Singapore: Lower global oil prices should stimulate global economic growth, according to the International Monetary Fund, which estimates that every US$10 fall in per-barrel oil price can lift global GDP by 0.2 per cent.
In particular, countries which are net importers of oil, such as Singapore, should benefit more from lower global oil prices. For example, when the oil price fell to below US$50 a barrel last January, electricity tariffs in Singapore between July 2014 and March 2015 were reduced by 9.3 per cent.
But now that oil has dipped below US$30 a barrel, and is hovering its lowest price levels in over a decade, initial cheer from energy cost savings appears to be turning into fear over a global economic slowdown.
Dr Walter Theseira, senior lecturer at SIM University explained: “Rapidly declining oil prices suggest that global economic growth is slumping. That in turn has an effect on the economy that extends beyond the oil industry … It’s the global economic slowdown (or the threat of it) that is causing economic disruption for us, and not the low oil prices themselves.”
Oil prices are wallowing at more than 12-year lows as the commodity comes under pressure from a worldwide glut, weak demand, overproduction and a strong dollar. (AFP/Adrian Dennis)

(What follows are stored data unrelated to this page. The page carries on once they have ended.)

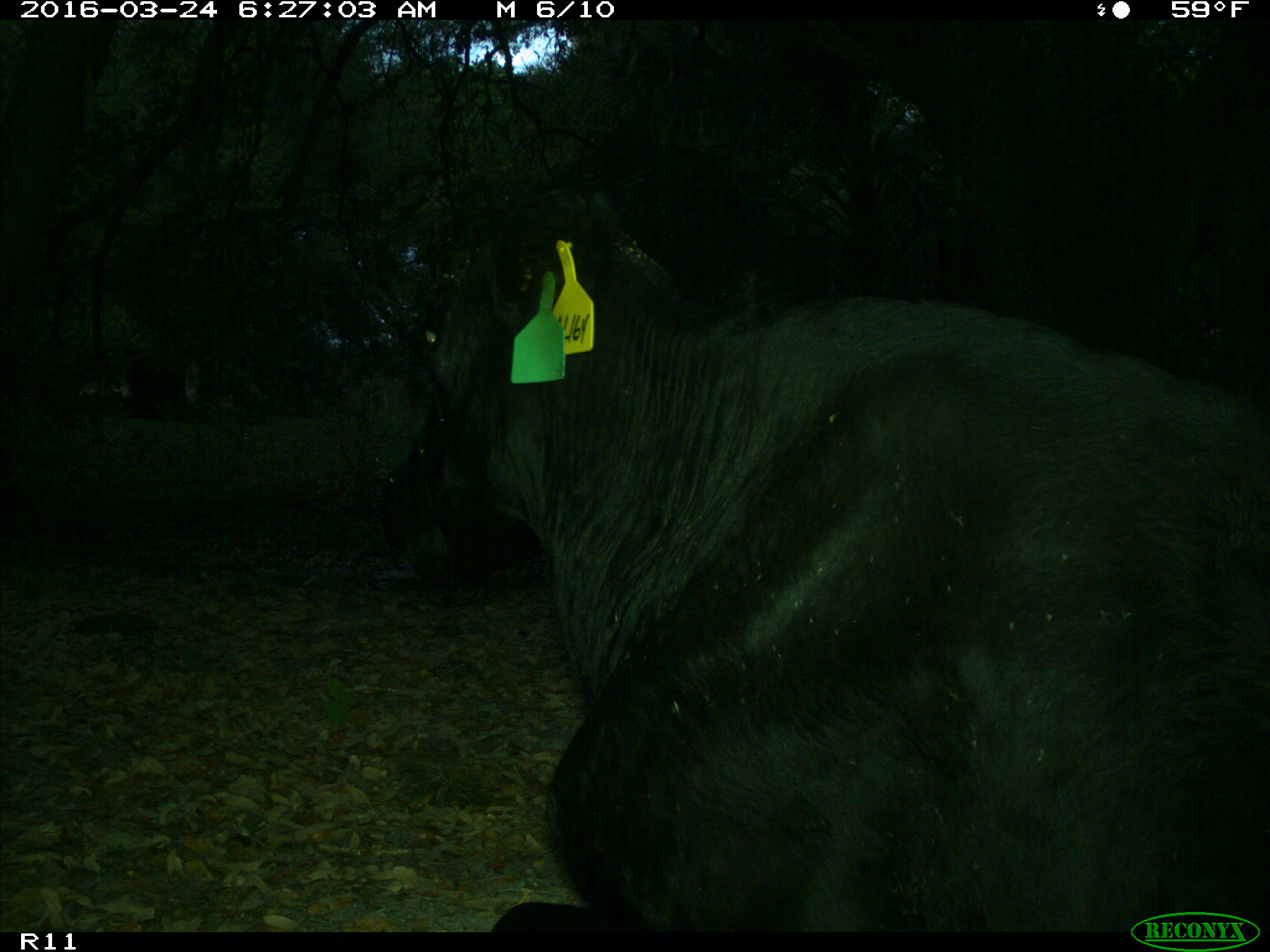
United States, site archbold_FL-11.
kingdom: Animalia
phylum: Chordata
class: Mammalia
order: Artiodactyla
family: Bovidae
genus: Bos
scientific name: Bos taurus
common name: domestic cow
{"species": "Bos taurus (domestic cow)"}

The current slump in oil prices has done little to prop up consumer spending and spur growth, according to CIMB Private Banking economist Song Seng Wun, “because the slump in global trade has overtaken the benefits of cheaper oil”, he said. Hit by slowing global demand, Singapore’s trade-dependent economy grew 2.1 per cent in 2015, clocking its weakest pace of growth since 2009.
“Last year for example, was one of the worst years for the petrochemical industry, even though the industry had the benefit of lower input prices. Due to low global demand, the firms over-invested and could not run at capacity,” said Mr Song.
DBS senior economist Irvin Seah thinks on the whole, lower oil prices are still a "marginal positive" for the Singapore economy, but warned that there are “non-quantifiable indirect effects that are exerting pain”. One such indirect impact can come through the weakening Malaysian ringgit, which has declined 12 per cent against the Sing dollar over the last year.
Mr Seah explained: “The Malaysian economy is highly dependent on oil, and the oil price situation has caused its currency to depreciate against that of key trading partners. This affects Singapore businesses, especially in cases where their Malaysian counterparts fail to make timely payments.”
Overall, some clear winners from lower oil prices could be consumers, and businesses in energy-intensive industries, such as aviation and shipping, which stand to gain from lower utility bills. Meanwhile, the losers include oil-related firms, like rig builders and offshore and marine companies, which have seen orders thin out in line with lower oil exploration activity.